Я в книге об этом написал. Мне трудно отвечать на этот вопрос, потому героев очень много, сколь же времени я займу для того, чтобы их перечислить? О Карабанове я вам говорил. Ужикова я оставил в колонии им. Горького, и куда он девался, я сказать не могу. С Лаптем произошла печальная история, о ней я расскажу.

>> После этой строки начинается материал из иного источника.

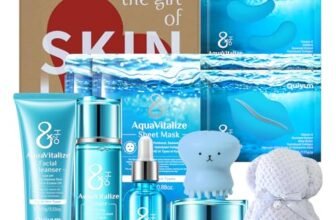 QUIYUM Kit Cura Viso Completo 12 Pezzi, Set Skincare Donna con 8X H2O AquaVitalize, Set Regalo Donna, Idratante per Tutti i Tipi di Pelle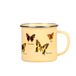Esschert Design Mok Vlinders 500 Ml Rvs Crème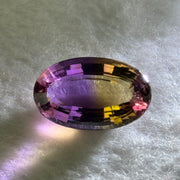 Natural Faceted Ametrine Oval Cut 21.53ct 22.7 by 14.0 by 10.3mm - Huangs Jadeite and Jewelry Pte Ltd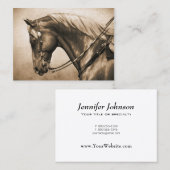 西ランチホースオールドフォトセピア 名刺 (正面/裏面)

По-моему, и в книге видно, что это очень некрасивый человек. И вот он женился на писаной красавице, в чем и состояла причина его трагедии. Она ему, конечно, изменила, а он, конечно, устроил из этого личную трагедию, бросил институт, не кончил высшего учебного заведения и пошел работать в какой-то жилкооп. Были постоянные драмы с женой. Мы узнали три года назад, что он пьет и страдает. У меня был устроен «консилиум»: приехал ко мне Карабанов, приехал Вершнев, и мы в общем заседании решили, что делать с Лаптем. Вершнев поехал в нему в Полтаву и сказал: «По распоряжению Антона Семеновича отправляйся к Карабанову работать, он тебя возьмет». Тот подчинился, поехал к Карабанову и работает завхозом. В прошлом году я был там и видел, что пить он перестал. Работает хорошо, но меня неприятно поразила в нем живая еще память об этой женщине. Я не мог себе представить, чтобы в одной женщине заключалось столько отравляющих веществ. А это была настоящая отрава на всю жизнь и, конечно, помочь тут уговорами нельзя. Карабанов — большой мастер на такие разговоры, он доказывал, что у него две руки, и такие же две ноги, а также два уха, но ничего не помогло. И я боюсь, что еще пройдет несколько лет, пока эта женщина из Лаптя выветрится. А жаль, потому что это был огневой талант, это был огневой юмор, человек необычайной коллективности. Очень жаль, что случайная встреча повлияла на него так. Но это произошло именно благодаря его страсти, искренности чувства, преданности какой-то безоглядной. Это его и скрутило.
Братченко работает ветеринарным врачом в кавалерийском полку в Новочеркасске. Он не изменяет лошадям.
В нескольких записках у меня спрашивают мнение о «Путевка в жизнь».
«Путевка в жизнь» — страшная вещь. В этом году моя книга была переведена на английский язык, издавало ее одно буржуазное издательство в Лондоне. Оно мне поставило условием, что издаст книгу только под названием «Путевка в жизнь». Они сказали: «Иначе мы не можем, потому что, если будет заглавие „Путевка в жизнь“ — у нас книгу раскупят, а если другое название, то кто ее знает. И как я ни вертелся, так ее и издали» (В зале смех).
Я получил несколько отзывов английских газет, и все они почти написаны так: кто видел «Путевку в жизнь» и перечувствовал то глубокое переживание, которое она вызывает, тот должен прочесть «Педагогическую поэму» — она дополняет «Путевку в жизнь».
Так избавиться от «Путевки в жизнь» я и не мог, а между тем ничего общего между «Путевкой в жизнь» и «Педагогической поэмой» нет. Я не могу признать уместным разрешать такой важнейший вопрос, как вопрос воспитания, при помощи двух-трех фокусов с ложкой и т. п.